[BEGIN Source extract]

Developing Accountable People By Building a Culture of Ownership

 

Accountability and ownership are similar but not the same. Here's why it matters.

 

 



 

 

 

 

 

Organizations have an accountability crisis, according to the Workplace Accountability Study. Leaders know that accountability is vital for success. However, they struggle to build a culture of ownership within their teams. 82% of respondents say they have limited to no ability to hold others accountable – they either try but fail or avoid it altogether.

Employees don't have a good relationship with accountability either. Accountability systems fail to motivate them. Most people think that feedback occurs only when things go wrong. A study by Gallup found that only 14% of employees feel their performance is managed in a way that inspires them to take more responsibility.

When accountability is absent, people don't take obligations seriously. Only  one-third see due dates (or "by-whens") as real commitments. A vast majority aren't sure what their company is trying to achieve and one-third feel that priorities frequently change, creating confusion.

Accountability is difficult to achieve, yet attainable. One of the problems I see is that leaders think they can impose a sense of responsibility on others. Instead, I advise that they focus on creating a culture of ownership – if you want people to feel responsible, empower them to own their work.

The Differences Between Accountability and Ownership

We’re living in a metrics-obsessed world and organizations are using a staggering number of metrics. However, they struggle to create accountability systems that actually work.

[END Source extract]
[BEGIN Record excerpts]

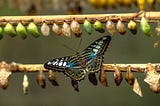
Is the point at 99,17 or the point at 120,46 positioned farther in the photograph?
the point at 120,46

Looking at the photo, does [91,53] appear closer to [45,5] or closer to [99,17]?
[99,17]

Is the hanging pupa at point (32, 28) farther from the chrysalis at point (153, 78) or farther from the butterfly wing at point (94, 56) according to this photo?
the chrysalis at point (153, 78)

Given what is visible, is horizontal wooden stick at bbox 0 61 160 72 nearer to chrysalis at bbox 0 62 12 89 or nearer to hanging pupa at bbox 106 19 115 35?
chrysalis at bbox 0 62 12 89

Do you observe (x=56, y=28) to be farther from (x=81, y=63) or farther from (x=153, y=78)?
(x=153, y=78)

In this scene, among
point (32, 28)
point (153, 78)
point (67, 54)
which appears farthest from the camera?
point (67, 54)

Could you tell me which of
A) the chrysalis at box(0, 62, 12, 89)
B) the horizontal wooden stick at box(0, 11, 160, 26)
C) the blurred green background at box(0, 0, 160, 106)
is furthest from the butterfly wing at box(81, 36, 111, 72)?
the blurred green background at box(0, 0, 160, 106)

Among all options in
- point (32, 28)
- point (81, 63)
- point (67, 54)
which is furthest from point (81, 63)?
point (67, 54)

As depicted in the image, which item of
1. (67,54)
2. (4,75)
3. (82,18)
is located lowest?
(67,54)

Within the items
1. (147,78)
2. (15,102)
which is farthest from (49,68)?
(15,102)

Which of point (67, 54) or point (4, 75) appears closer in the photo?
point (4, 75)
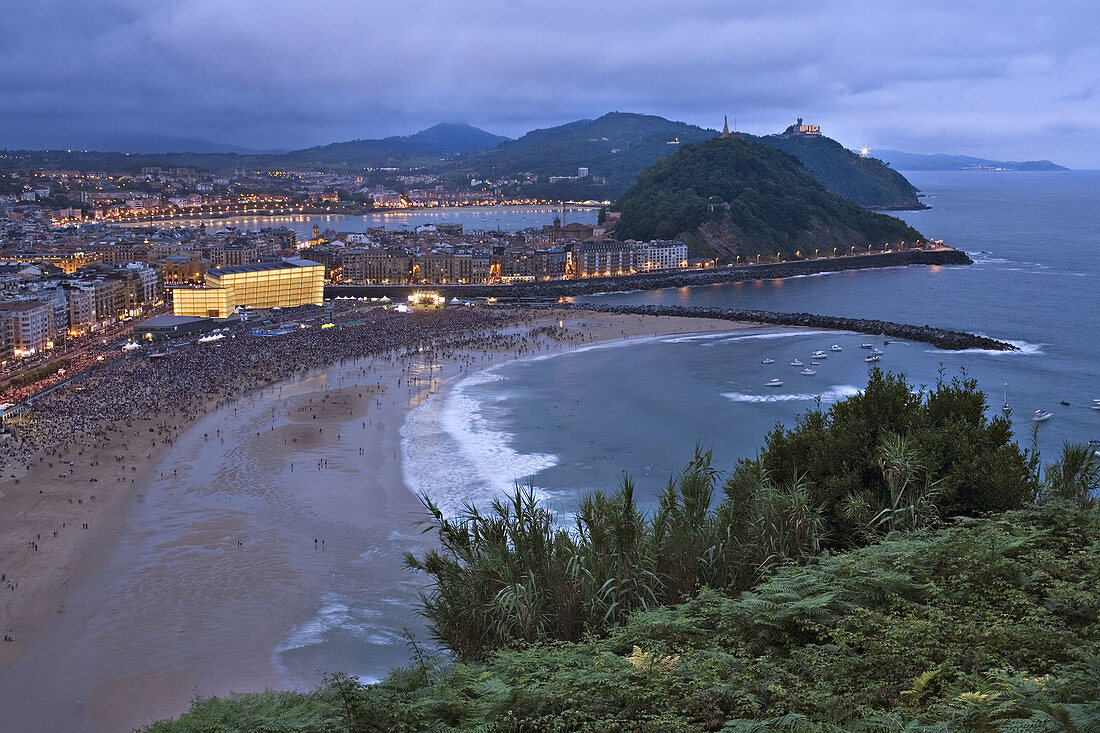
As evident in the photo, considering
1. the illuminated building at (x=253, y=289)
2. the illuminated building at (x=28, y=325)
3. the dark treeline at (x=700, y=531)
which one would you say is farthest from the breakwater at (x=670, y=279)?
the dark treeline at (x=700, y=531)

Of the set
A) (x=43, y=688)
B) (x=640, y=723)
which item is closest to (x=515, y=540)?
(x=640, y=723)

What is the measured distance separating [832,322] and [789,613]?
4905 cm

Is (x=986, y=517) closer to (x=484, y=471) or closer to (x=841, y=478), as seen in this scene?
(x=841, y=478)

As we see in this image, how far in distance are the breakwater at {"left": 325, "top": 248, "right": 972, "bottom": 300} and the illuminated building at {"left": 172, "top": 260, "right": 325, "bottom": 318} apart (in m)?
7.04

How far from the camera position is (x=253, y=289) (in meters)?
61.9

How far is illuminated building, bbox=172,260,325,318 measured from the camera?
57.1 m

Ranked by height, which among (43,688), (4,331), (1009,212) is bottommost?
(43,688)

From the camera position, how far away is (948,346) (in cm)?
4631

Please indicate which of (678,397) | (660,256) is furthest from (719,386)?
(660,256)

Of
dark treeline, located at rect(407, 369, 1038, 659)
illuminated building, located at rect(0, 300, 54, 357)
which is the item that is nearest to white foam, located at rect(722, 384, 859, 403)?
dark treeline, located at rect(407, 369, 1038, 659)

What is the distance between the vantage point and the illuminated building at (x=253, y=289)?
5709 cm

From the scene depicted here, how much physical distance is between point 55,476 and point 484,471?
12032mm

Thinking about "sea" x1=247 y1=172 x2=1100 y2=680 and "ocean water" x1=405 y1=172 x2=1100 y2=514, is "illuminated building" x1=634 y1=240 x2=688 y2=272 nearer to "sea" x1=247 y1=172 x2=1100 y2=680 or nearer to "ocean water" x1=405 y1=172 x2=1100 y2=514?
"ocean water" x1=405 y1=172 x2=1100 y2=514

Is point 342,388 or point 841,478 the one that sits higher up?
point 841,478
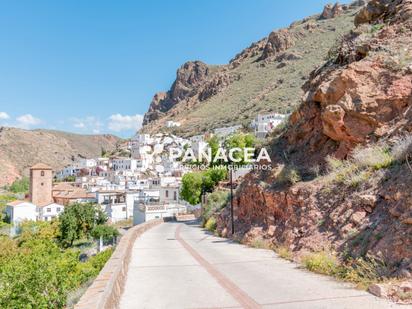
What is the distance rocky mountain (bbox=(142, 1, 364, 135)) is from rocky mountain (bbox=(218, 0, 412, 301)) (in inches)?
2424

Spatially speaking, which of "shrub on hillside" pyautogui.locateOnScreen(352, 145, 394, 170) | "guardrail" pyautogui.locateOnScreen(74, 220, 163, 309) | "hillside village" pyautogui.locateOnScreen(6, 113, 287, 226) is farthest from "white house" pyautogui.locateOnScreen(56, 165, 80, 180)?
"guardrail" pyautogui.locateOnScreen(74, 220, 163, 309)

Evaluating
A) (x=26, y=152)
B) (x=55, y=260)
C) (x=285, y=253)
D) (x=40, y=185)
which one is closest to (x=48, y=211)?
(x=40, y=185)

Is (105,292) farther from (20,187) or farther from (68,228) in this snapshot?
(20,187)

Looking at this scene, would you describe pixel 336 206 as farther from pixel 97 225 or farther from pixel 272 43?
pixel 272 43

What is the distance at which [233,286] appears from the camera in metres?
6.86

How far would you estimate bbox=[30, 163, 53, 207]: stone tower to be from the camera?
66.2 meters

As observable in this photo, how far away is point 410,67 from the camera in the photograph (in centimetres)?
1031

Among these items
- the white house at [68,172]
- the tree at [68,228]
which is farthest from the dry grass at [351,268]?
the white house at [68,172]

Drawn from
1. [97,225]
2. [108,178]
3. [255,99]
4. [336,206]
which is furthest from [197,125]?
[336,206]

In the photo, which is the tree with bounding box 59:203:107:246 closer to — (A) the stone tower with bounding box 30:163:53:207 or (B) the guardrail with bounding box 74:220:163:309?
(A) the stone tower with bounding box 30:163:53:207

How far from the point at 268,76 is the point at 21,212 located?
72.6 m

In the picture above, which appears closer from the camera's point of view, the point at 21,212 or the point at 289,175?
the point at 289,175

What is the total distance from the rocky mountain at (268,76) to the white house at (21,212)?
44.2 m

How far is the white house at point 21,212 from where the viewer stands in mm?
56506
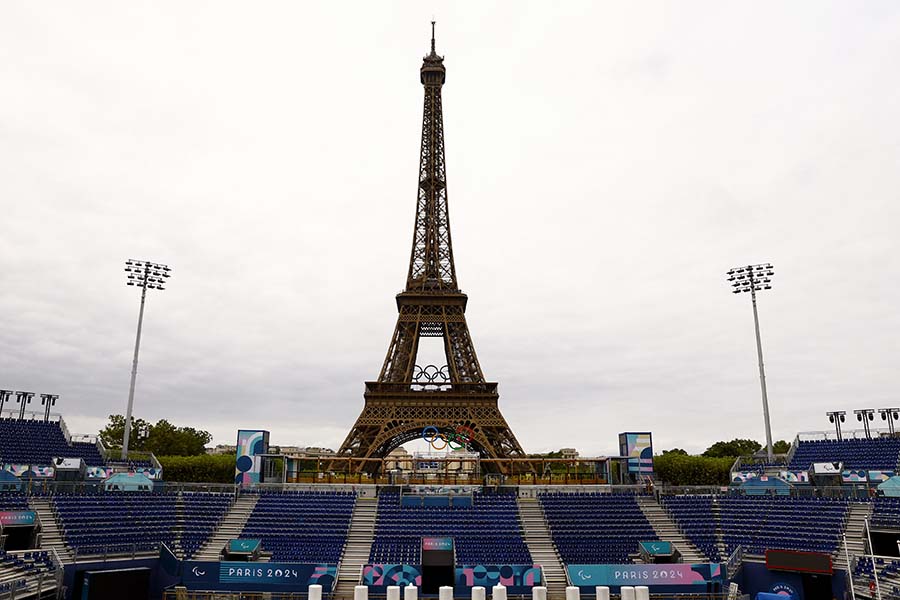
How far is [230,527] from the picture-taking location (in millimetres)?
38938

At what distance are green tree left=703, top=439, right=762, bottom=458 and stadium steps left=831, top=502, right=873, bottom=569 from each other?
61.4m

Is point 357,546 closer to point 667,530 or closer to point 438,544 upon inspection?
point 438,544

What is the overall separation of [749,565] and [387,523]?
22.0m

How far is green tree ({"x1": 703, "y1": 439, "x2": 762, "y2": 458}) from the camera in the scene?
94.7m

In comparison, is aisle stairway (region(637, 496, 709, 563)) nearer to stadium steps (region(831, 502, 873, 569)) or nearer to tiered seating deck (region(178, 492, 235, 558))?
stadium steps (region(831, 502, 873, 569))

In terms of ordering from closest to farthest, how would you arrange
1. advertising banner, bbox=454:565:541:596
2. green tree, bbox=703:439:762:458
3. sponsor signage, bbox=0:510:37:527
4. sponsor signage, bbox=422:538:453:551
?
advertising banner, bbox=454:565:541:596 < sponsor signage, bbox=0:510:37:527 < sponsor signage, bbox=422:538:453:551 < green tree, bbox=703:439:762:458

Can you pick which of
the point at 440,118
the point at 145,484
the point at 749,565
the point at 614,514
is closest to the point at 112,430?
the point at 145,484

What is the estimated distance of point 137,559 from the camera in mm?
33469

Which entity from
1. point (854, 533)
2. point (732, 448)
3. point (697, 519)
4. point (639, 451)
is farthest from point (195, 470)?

[END Record excerpts]
[BEGIN Record excerpts]

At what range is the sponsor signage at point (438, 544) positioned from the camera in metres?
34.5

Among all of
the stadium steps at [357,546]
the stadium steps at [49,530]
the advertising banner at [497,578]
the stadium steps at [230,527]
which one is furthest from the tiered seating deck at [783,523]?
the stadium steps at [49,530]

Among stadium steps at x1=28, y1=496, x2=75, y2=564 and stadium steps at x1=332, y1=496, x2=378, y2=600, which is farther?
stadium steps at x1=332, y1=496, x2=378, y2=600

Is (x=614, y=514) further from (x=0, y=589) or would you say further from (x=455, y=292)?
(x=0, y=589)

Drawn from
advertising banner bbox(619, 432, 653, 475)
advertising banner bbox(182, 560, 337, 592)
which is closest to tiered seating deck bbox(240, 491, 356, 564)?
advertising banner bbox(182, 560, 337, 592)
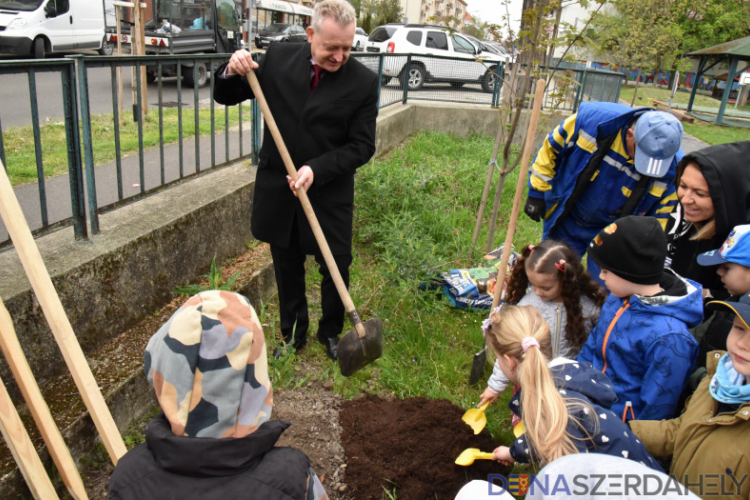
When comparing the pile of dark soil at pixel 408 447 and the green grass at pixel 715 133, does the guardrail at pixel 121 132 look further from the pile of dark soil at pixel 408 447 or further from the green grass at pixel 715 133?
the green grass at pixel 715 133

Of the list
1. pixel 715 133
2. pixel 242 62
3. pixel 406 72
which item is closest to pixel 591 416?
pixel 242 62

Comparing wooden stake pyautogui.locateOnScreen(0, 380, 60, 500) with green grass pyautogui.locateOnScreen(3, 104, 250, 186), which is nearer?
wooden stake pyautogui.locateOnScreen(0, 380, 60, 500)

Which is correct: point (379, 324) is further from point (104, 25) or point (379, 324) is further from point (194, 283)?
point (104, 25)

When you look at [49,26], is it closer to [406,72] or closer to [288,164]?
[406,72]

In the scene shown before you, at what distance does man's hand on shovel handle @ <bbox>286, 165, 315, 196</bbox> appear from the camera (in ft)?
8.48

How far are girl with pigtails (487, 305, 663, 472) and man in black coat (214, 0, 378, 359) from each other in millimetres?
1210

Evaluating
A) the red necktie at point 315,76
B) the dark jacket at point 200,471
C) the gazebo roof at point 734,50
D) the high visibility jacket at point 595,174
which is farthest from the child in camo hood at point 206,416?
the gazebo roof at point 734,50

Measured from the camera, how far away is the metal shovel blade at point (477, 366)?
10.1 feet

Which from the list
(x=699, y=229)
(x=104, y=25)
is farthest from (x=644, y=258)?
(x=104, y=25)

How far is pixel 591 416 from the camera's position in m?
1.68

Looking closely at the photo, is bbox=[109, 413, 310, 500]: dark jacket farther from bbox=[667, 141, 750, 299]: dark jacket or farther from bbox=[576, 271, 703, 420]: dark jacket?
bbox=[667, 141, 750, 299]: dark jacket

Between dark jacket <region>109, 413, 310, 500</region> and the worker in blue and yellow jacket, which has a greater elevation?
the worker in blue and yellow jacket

[END Record excerpts]
[BEGIN Record excerpts]

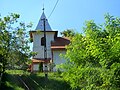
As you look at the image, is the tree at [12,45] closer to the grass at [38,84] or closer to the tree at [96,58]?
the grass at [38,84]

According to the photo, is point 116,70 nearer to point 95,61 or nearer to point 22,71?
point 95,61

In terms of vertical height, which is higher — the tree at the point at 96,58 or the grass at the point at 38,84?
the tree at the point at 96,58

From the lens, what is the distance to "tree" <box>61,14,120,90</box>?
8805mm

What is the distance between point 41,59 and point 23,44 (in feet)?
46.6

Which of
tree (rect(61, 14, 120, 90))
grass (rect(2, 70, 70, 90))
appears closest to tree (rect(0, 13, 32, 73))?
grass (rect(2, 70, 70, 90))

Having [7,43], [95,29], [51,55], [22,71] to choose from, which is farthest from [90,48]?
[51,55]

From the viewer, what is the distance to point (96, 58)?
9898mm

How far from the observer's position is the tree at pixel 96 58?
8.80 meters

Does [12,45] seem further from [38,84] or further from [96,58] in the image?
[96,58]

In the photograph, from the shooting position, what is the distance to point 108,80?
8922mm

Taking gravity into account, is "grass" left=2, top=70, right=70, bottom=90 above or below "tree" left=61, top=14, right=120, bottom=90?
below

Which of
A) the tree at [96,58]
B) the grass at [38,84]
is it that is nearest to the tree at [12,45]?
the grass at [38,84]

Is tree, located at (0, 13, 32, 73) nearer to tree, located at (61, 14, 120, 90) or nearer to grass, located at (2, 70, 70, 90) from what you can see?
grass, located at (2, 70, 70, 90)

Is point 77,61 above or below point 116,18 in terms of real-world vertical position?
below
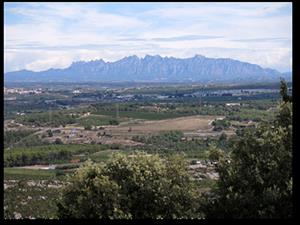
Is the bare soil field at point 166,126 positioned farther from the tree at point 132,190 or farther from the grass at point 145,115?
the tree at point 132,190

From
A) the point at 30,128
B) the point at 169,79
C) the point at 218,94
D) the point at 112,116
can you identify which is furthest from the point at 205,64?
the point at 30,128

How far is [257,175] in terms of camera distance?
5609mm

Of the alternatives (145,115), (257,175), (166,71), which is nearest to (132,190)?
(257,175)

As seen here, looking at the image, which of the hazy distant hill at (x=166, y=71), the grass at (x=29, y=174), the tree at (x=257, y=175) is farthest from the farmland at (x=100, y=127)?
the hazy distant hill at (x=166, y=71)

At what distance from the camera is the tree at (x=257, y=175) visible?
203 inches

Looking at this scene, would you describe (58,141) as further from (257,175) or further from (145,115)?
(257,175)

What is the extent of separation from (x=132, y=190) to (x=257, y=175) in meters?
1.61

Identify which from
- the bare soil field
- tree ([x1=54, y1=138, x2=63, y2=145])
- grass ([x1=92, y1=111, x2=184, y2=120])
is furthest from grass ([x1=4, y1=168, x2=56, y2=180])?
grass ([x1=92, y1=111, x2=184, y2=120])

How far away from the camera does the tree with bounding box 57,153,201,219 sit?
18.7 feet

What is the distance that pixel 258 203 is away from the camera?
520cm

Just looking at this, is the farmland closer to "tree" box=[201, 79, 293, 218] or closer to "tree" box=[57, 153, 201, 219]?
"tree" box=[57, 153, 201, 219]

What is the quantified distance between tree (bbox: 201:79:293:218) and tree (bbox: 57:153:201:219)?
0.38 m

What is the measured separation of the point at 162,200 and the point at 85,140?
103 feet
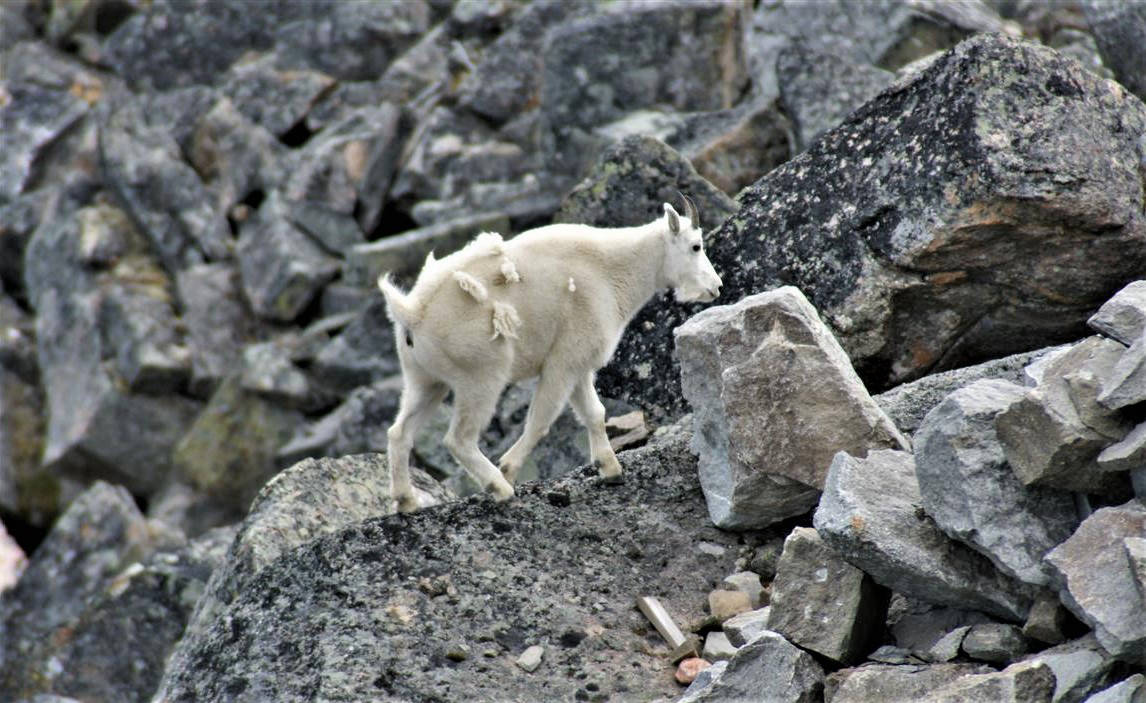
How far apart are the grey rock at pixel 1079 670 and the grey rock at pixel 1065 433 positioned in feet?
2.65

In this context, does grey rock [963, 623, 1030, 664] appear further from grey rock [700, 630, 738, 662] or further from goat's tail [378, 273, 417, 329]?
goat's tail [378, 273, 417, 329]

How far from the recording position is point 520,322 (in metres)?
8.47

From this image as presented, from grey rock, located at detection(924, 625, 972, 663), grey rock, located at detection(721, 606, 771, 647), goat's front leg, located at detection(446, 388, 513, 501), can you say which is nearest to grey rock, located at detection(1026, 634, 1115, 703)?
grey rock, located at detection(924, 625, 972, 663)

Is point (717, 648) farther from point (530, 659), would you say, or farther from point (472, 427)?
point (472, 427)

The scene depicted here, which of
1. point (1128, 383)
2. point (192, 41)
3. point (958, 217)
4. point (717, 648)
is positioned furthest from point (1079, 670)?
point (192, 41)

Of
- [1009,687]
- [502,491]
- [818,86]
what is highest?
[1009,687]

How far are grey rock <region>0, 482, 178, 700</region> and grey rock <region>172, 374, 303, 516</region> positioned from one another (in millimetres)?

[END Record excerpts]

* [Challenges]:
A. Answer these from the article on accountability and ownership:
(i) What percentage of respondents say they have limited to no ability to hold others accountable?
(ii) In the Gallup study, what share of employees feel their performance is managed in a way that inspires them to take more responsibility?
(iii) What fraction of people see due dates as real commitments?
B. Carry on the article on accountability and ownership from its last sentence, keeping to its section on how the two differ.
The material has no connection to the article on accountability and ownership.

* [Responses to the tasks]:
A.
(i) 82%
(ii) 14%
(iii) One-third

B.
PartnerHero CEO Shervin Talieh wrote on Forbes, "How we approach metrics has remained largely unchanged. Our mindset around metrics and the way we measure outputs are topics conspicuously missing in most discussions about the future of work."

As Talieh explains, there's a dangerous side to being metrics-obsessed: "This creates organizational rigidity and establishes that when the target is hit, people can take their foot off the gas. Simply put, it stops the cycle of continuous improvement."

Often leaders focus on monthly and quarterly results, promoting short-term thinking rather than true accountability. Thus, people care more about hitting the metric of the month than about doing the right thing.

Take the idea of tying CEO's bonuses to stock price. It definitely drives stock increase, but at what price? By focusing on selfish metrics, companies pay a long-term price – employees and the community also suffer the consequences.

This doesn't mean you should stop using metrics, but instead focus on building a culture of ownership. Reward the behavior that will help you achieve your key performance indicators.

Accountability and ownership go hand in hand but are two different things.

Accountability is to be held responsible for fulfilling your duties and responsibilities. It requires answers and has consequences. Accountability is an external process defined by others. Someone – the organization or your manager – will hold you accountable by providing goals and measuring progress.

However, a sense of ownership is not something that you can't impose. It's intrinsic rather than extrinsic, just like motivation. People (not you) choose what drives them. The good news is that when team members feel ownership, they don't just care about achieving the goals: they go the extra mile.

In healthy cultures, people have a strong sense of ownership. They don't need external pressure to achieve lofty goals. No one is waiting for someone else to do something – or to tell them to do something.

Where ownership is the motivation, accountability is taking responsibility for the outcome.

Taking ownership of a project doesn't mean you own it – it means you care about your role and the overall outcome. Taking ownership is a commitment. You feel responsible to yourself, not just others.

A culture that lacks ownership is easy to spot, usually manifesting in:

  • Silos across teams: When people focus on small pieces or don't do something because it's not their job.
  • Bystander effect: Everybody sees the trash, but no one cares to pick it up (more on this later).

Do as I say, not as I do: Managers expect people to operate in a certain way but then act as if rules don’t apply to themselves.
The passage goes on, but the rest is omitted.